South Sudan's Minister of Irrigation and Water Resources Paul Mayom Akec described the signing of the Cooperative Framework Agreement of the Nile Basin countries, sometimes known as the Entebbe agreement, as "inevitable."
"The process of joining the agreement has started at all levels of the state apparatus in South Sudan," Akec stated in a press conference.
Akec confirmed that South Sudan will start implementing the agreement as soon as parliament ratifies it.
The state of South Sudan will benefit from the agreement by using the Nile River water to construct projects that will bring "prosperity and welfare to its citizens," according to Akec.
Akec's statement comes following a statement by Mohamed Bahaa Al-Din, the Egyptian Minister of Water and Irrigation, on the agreement. Al-Din stated last Sunday that the agreement is not binding on Egypt, as Egypt did not sign it. The only way Egypt will sign the agreement, according to Al-Din, is if a few points of contention are agreed upon. One of points, for Egypt, is that Egypt be given a decision-making position in the proposed Nile River Basin Commission.
Meanwhile, the Egyptian foreign minister met with his Ethiopian counterpart to discuss their recent row on a hydroelectric dam being constructed by Ethiopia.
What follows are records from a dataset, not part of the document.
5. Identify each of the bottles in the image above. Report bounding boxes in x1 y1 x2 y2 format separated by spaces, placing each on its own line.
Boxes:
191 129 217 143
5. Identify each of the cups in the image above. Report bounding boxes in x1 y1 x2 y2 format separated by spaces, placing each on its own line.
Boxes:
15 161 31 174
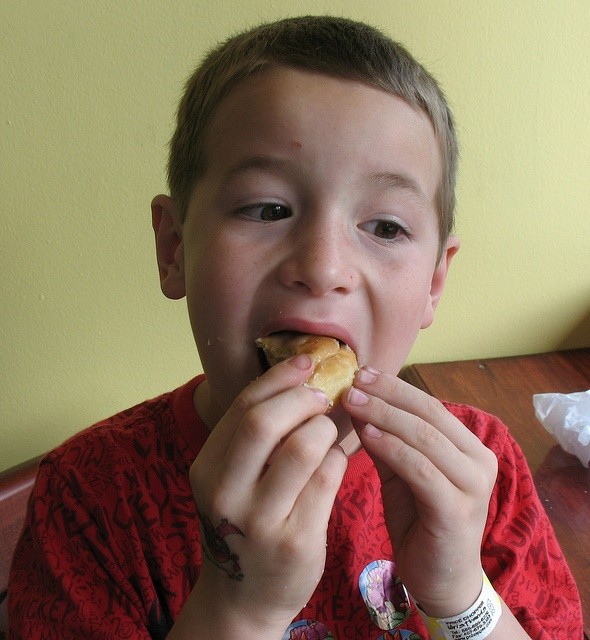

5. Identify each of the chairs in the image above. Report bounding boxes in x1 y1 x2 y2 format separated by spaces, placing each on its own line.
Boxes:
0 440 53 638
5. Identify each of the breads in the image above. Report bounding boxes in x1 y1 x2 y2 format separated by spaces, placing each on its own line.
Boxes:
255 332 359 418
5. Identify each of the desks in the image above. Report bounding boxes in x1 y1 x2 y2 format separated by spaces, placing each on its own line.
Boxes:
405 345 589 636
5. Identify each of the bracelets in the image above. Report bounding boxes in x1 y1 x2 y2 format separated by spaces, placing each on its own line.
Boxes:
413 563 503 640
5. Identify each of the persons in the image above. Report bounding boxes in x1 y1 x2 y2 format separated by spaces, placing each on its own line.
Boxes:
7 16 584 640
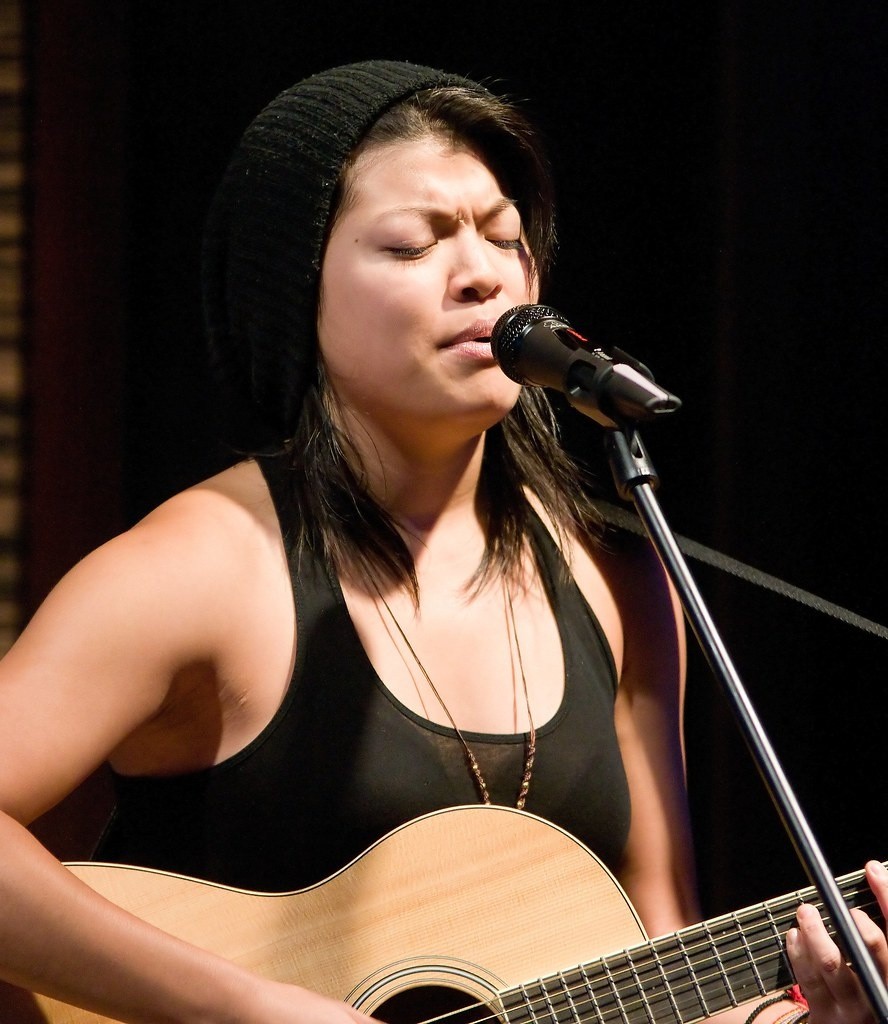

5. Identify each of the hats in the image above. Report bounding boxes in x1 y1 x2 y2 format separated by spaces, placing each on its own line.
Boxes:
198 65 496 399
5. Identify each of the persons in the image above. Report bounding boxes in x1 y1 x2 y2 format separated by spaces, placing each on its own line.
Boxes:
0 59 888 1024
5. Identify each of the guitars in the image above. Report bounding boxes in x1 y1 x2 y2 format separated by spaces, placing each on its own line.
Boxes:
0 798 888 1023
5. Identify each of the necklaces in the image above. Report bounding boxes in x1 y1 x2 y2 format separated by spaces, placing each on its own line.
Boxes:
358 554 536 810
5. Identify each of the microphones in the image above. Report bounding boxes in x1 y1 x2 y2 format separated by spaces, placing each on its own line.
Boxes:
490 303 681 415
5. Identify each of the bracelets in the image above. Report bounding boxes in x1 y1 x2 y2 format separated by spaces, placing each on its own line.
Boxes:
743 983 810 1024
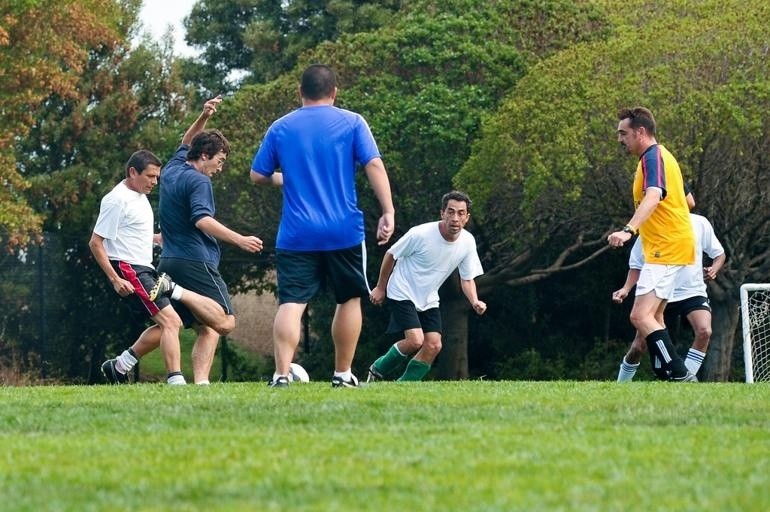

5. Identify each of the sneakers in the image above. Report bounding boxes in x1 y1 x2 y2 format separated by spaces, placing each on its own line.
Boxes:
100 359 126 385
331 371 360 388
271 371 293 389
366 363 385 382
149 271 172 302
671 370 699 385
The dam will be the largest in the continent.
The Ethiopian parliament ratified the Cooperative Framework Agreement last week.
Ethiopia will be able, according to the agreement, to build developmental projects along the Nile without prior consent from Egypt.
In a joined statement, the Ethiopian and Egyptian foreign ministers decided on another round of talks between ministers and experts in a few weeks to further discuss the dam's effect, if any, on Egypt's Nile water share.
Six riparian countries have already signed the agreement: Ethiopia, Rwanda, Tanzania, Uganda, Kenya and Burundi.